Kiyoomi pretends his heart isn’t about to burst and like new galaxies aren’t forming and exploding in his chest cavity. He pretends that he can’t see the emotions that Atsumu does not feel buried in his amber eyes. He’s beautiful like this, Kiyoomi thinks. His blonde hair is matted to his forehead with sweat, his full lips wet with spit, and his bronze skin practically glowing in the moonlight that streams in through the window like a spotlight. He looks at Kiyoomi with unbridled lust, with insatiable hunger.... and nothing more than that. He could devour Kiyoomi; he certainly looks like he wants to.
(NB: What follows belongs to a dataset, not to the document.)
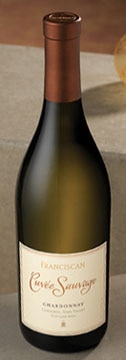 A bottle of Franciscan Estates 2007 Chardonnay Cuvee Sauvage, our Wine of the Week review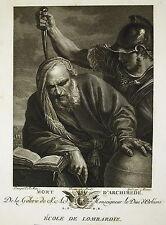 """P. F. Mola """" Mort D'Archimede """" Gravure  Morace Ed J Couché 1786"""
Tears form at the corners of Kiyoomi’s eyes as he cries out when Atsumu reaches further inside, and it is somehow everything he fears and everything he craves. In Kiyoomi’s mind, there is only his name, over and over, spilling from his open mouth in short bursts Atsumu swallows with his own. What more could there be for Kiyoomi than this? It brings to mind a revelation: what if Kiyoomi is just as hungry, and just as desperate for this as the vicious, rabid thing in his arms? What if nothing can satisfy Kiyoomi but Atsumu’s fire, his teeth biting into soft pale flesh and his hands around Kiyoomi’s neck?
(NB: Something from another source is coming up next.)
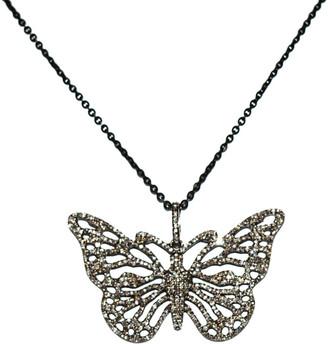 Arthur Marder Fine Jewelry Silver 2.00 Ct. Tw. Diamond Butterfly Pendant Necklace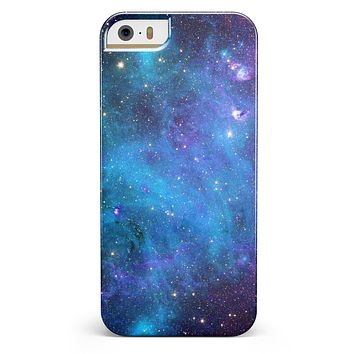 Azure Nebula iPhone 5/5s or SE INK-Fuzed Case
Sometimes it’s as easy as breathing, ignoring this dead ugly thing that lies between their shared space on this stage. The feelings that Kiyoomi neglects, the things that threaten to level this secret haven known only to him and Atsumu to the ground are always there, standing in the corner of the bedroom, neglected and ignored. It’s much too painful to look at, to acknowledge directly. So Kiyoomi just blocks it out, focusing entirely on Atsumu’s sharp pointed teeth going for his jugular, his warm breath fanning across his face.
His body is marked and aching, and yet the performance continues, Kiyoomi’s back arching under Atsumu’s guiding hands that threaten to pull him apart piece by piece. Kiyoomi continues to fold himself into new positions to fit within whatever dynamic exists in their relationship, because as much as this hurts, Kiyoomi is desperate for it. He’s desperate for the the pain that threatens to bring his joints to crack and makes him cry, because it feels so damn good. Kiyoomi could never reveal his true feelings, could never rip away his mask, because he couldn’t risk losing this. Whatever could be gained from the fruitless venture of sharing his feelings is not worth the potential loss of Atsumu’s body on top of his, his mouth kissing and licking and biting every inch of exposed skin. There is nothing more for Kiyoomi than this. Kiyoomi is filled with the same sort of fire that burns within Atsumu, and maybe, just maybe, he’s the only one who can match Atsumu blow-for-blow. Maybe Kiyoomi is the only one who can take him this way, can fill his most primal needs the way he does for Kiyoomi. These moments so devoid of all tenderness and what others might call love are the only thing that can make Kiyoomi feel. He finds these days he can only feel when he’s raking his nails down Atsumu’s back while he fills him up inside, and maybe that’s enough. Atsumu tearing him apart and forcing him to his limits is a sort of mercy, he thinks. He would rather feel everything than nothing. In many ways, pain is better than emptiness.
When Atsumu leaves, and he will, because he always does, Kiyoomi will grieve. He will grieve whatever sort of sincere romantic connection will never exist between them, alone between the sheets. He will allow his heart to shatter into a million pieces, and cry into the silence of his room, because it’s easier than crying into the face of the one he loves who could never feel the same.
But for now, the show must go on, so Sakusa Kiyoomi the contortionist once again twists himself into the shape Miya Atsumu likes best.